EXTRACT

========================================================================

On the asset side, revenues from rents are monthly. There is also a liquidity component that can be used to match larger expenses or debt maturities: asset refinancing, whether in the present or future, to match a liability cash flow. The amount of refinancing available at any given time depends on the net operational profit of the building, the interest rate, amortization and the debt coverage solvency ratio (a method for measuring the provision for adverse deviation), ensuring the capacity for profit to repay debt servicing without any default. This is precisely where the leverage structure becomes critical, mirroring the dynamics of a life insurance company. The only difference is the product itself and the claim pattern. Instead of paying mortality claims, construction and interest costs on leverage are paid. Insurance companies use insurance premiums as long-term leverage the way real-estate investors use debt structure from banks and, supported by the Canada Mortgage and Housing Corporation (CMHC), to invest in housing and commercial real-estate assets.

This reality makes interest-rate movements central to the risk management of real-estate assets. With post-COVID market volatility, the need for readily available hedging products and prudent risk management is greater than ever. Who better than actuaries to reshape risk management on real-estate portfolios?

Pricing and design funding affordable housing

In 2022, the CMHC came up with the Mortgage Loan Insurance Select program, MLI Select, the first financing product to include pricing components for the environment, social and governance impacts of a multi-family real-estate asset. The goal of MLI Select was to encourage affordability and climate compatibility. While innovative, from an actuarial perspective its design could have better supported its goals.

Actuaries are skilled at designing, pricing and evaluating complex financial products, where small details can materially affect outcomes, including claims, capital or financial sustainability. Granularity would be applied when needed; aggregation where most of the details have no material impact on the results.

There are untapped opportunities for actuaries to design and price innovative solutions to address the housing crisis. For example, housing-affordability bonds could be issued by governments and cities, which would replace some of the equity used in land development and construction. The expected return on equity on new housing construction can be as high as 15%, depending on the type of project (considering materials, parking amenities, etc.), and a portion of the resulting profit could be reinvested through targeted housing subsidies (such as affordability coupons) delivered via well-managed public or non-profit programs. These subsidies would help low- and moderate-income households access affordable housing while recycling private-sector returns back into social outcomes.

Given the CMHC’s foundational role in Canada’s housing infrastructure and its insurance-related work, there’s strong potential for greater collaboration with actuaries in areas like pricing, product development and risk analytics. Actuaries presently contribute in these areas at the CMHC; expanded involvement from the profession could further enhance this work.

“A unique opportunity is emerging in Canada’s housing ecosystem for actuaries to do what they do best: price and evaluate risk, and design sustainable financial systems. It’s time for actuaries to step in: the housing crisis is now, and stakeholders need the profession’s help.”

Philippe Foisy, FCIA, FSA.

Philippe Foisy, FCIA, FSA, is President and Founder of Beatimo, a Quebec‑based real estate investment, development, and consulting firm that supports investors in managing portfolio performance and risk. An actuary with over 10 years of experience in insurance and investment products, Philippe brings actuarial rigor to real estate decision‑making, with a long‑term vision for improving housing systems, sustainability, and affordability across Canada.

This article reflects the opinion of the author and does not represent an official statement of the CIA.

========================================================================

Spatial grounding data
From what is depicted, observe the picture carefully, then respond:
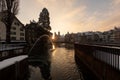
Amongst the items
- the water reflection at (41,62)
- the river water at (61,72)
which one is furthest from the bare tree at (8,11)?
the river water at (61,72)

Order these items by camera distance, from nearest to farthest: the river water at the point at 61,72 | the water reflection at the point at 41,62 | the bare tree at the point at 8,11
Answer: the river water at the point at 61,72, the water reflection at the point at 41,62, the bare tree at the point at 8,11

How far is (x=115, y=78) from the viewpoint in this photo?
1052 centimetres

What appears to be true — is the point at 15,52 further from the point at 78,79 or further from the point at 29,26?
the point at 29,26

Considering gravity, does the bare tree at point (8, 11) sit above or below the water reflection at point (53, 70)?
above

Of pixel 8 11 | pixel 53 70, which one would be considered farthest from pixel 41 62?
pixel 8 11

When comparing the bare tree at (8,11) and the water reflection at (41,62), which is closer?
the water reflection at (41,62)

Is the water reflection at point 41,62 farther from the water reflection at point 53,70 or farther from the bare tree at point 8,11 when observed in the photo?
the bare tree at point 8,11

========================================================================

DIRECTIONS FOR THIS TASK
In the article on actuaries and housing, how would you render the sentence "The only difference is the product itself and the claim pattern." in Spanish?

RESULT FOR THIS EXERCISE
La única diferencia es el producto en sí y el patrón de reclamaciones.